Mengenal Nyadran, Tradisi Masyarakat Jawa Jelang Bulan Ramadhan
Nyadran dilakukan dengan bersih-bersih makam para orang tua atau leluhur, membuat dan membagikan makanan tradisional, serta berdoa.
Penulis: Widya Lisfianti
Editor: Sri Juliati
TRIBUNNEWS.COM - Setiap menjelang Ramadan, tepatnya pada bulan Sya'ban, masyarakat Jawa khususnya Jawa Tengah dan Yogyakarta, selalu melakukan tradisi Nyadran.
Nyadran berasal dari bahasa Sanskerta "Sraddha" yang artinya keyakinan, dikutip dari menpan.go.id.
Dalam kalender Jawa, bulan Ramadan disebut dengan Bulan Ruwah, sehingga Nyadran juga dikenal sebagai acara Ruwah.
Nyadran diadakan satu bulan sebelum dimulainya puasa atau pada 15, 20, dan 23 bulan Ruwah.
Nyadran dilakukan dengan bersih-bersih makam para orang tua atau leluhur, membuat dan membagikan makanan tradisional, serta berdoa atau selamatan bersama di sekitar area makam.
Nyadran dimaksudkan sebagai sarana mendoakan leluhur yang telah meninggal dunia, mengingatkan diri bahwa semua manusia pada akhirnya akan mengalami kematian.
Sekaligus dijadikan sebagai sarana guna melestrikan budaya gotong royong dalam masyarakat sekaligus upaya untuk dapat menjaga keharmonisan bertetangga melalui kegiatan kembul bujono (makan bersama).
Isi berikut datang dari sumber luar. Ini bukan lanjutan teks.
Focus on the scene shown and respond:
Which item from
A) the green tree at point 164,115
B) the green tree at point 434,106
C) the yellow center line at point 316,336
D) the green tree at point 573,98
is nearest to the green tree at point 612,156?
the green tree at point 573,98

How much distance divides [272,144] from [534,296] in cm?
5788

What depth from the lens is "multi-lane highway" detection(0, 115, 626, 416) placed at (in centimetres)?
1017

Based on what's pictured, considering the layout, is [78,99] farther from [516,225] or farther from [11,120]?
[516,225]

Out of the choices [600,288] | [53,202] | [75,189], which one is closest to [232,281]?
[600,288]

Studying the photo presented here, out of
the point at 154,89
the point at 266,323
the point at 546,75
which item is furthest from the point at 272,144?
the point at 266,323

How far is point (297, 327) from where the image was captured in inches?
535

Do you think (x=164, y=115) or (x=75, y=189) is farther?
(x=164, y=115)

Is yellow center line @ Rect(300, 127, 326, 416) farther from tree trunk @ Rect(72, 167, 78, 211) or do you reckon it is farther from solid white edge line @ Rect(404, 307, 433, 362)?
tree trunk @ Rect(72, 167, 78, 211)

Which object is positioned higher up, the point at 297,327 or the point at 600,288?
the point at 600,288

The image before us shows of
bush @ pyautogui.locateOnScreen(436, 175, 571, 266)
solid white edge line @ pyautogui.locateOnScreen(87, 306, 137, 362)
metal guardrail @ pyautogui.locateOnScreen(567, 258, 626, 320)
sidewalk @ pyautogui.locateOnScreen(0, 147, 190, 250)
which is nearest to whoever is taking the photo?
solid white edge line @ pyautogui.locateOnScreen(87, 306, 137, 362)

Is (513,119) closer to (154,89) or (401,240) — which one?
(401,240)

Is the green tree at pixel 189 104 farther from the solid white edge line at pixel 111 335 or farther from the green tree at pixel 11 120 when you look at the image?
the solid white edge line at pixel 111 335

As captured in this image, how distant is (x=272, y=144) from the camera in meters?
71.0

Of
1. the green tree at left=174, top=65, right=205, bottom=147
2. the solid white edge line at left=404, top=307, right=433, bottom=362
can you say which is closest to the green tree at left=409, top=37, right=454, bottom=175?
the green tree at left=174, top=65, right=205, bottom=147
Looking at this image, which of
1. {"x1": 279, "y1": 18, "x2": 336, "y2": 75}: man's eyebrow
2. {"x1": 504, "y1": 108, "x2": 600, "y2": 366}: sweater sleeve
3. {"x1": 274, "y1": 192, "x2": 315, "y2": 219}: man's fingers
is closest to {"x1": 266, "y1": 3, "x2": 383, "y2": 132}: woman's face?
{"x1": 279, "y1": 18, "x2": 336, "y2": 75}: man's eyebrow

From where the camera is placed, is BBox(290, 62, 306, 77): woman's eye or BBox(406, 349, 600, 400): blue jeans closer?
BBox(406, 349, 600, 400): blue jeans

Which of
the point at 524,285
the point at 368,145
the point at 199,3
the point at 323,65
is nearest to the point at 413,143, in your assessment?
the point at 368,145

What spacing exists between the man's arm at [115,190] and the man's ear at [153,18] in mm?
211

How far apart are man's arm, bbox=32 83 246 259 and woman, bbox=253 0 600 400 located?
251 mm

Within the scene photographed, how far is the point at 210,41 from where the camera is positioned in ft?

Baca juga: Ragam Tradisi Menjelang Ramadhan di Indonesia: Nyadran, Padusan hingga Malamang
Tradisi Nyadran dilakukan dengan kearifan lokal masing-masing sehingga dibeberapa tempat terdapat perbedaan-perbedaan dalam prosesi pelaksanaannya.
Tata cara pelaksanaan tradisi nyadran tidak hanya sekedar ziarah ke makam leluhur.
Namun juga terdapat nilai-nilai sosial budaya seperti gotong royong, pengorbanan, ekonomi, menjalin silaturahmi, dan saling berbagi antar masyarakat di suatu lingkungan.
Mengutip jogjakota.go.id, tradisi Nyadran terdiri dari berbagai kegiatan, yakni
1. Melakukan besik, yaitu pembersihan makam leluhur dari kotoran dan rerumputan.
Dalam Kegiatan ini masyarakat dan antar keluarga saling bekerjasama gotong-royong untuk membersihkan makam leluhur.
2. Kirab, merupakan arak-arakan peserta Nyadran menuju ketempat upacara adat dilangsungkan.
3. Ujub, menyampaikan Ujub atau maksud dari serangkaian upacara adat Nyadran oleh Pemangku Adat.
4. Doa, Pemangku Adat memimpin kegiatan doa bersama yang ditujukan kepada roh leluhur yang sudah meninggal.
5. Kembul Bujono dan Tasyukuran, setelah dilakukan doa bersama kemudian dilanjutkan dengan makan bersama.
Masyarakat menggelar Kembul Bujono atau makan bersama dengan setiap keluarga yang mengikuti kenduri harus membawa makanan sendiri.
Makanan yang dibawa berupa makanan tradisional, seperti ayam ingkung, sambal goreng ati, urap sayur dengan lauk rempah, prekedel, tempe dan tahu bacem, dan lain sebagainya.
Setelah masyarakat telah berkumpul dan membawa kendurinya masing-masing, makanan yang dibawa diletakkan didepan untuk didoakan oleh pemuka agama setempat untuk mendapatkan berkah.
Kemudian dilakukan tukar-menukar makanan yang dibawa masyarakat.
Untuk mengakhiri acara kemudian masyarakat melakukan makan berasama dengan saling bersendau gurau untuk saling mengakrabkan diri.
Nyadran yang telah dijaga selama ratusan tahun, mengajarkan untuk mengenang dan mengenal para leluhur, silsilah keluarga, serta memetik ajaran baik dari para pendahulu.
Seperti pepatah Jawa kuno yang mengatakan "Mikul dhuwur mendem jero" yang kurang lebih memiliki makna “ajaran-ajaran yang baik kita junjung tinggi, yang dianggap kurang baik kita tanam-dalam".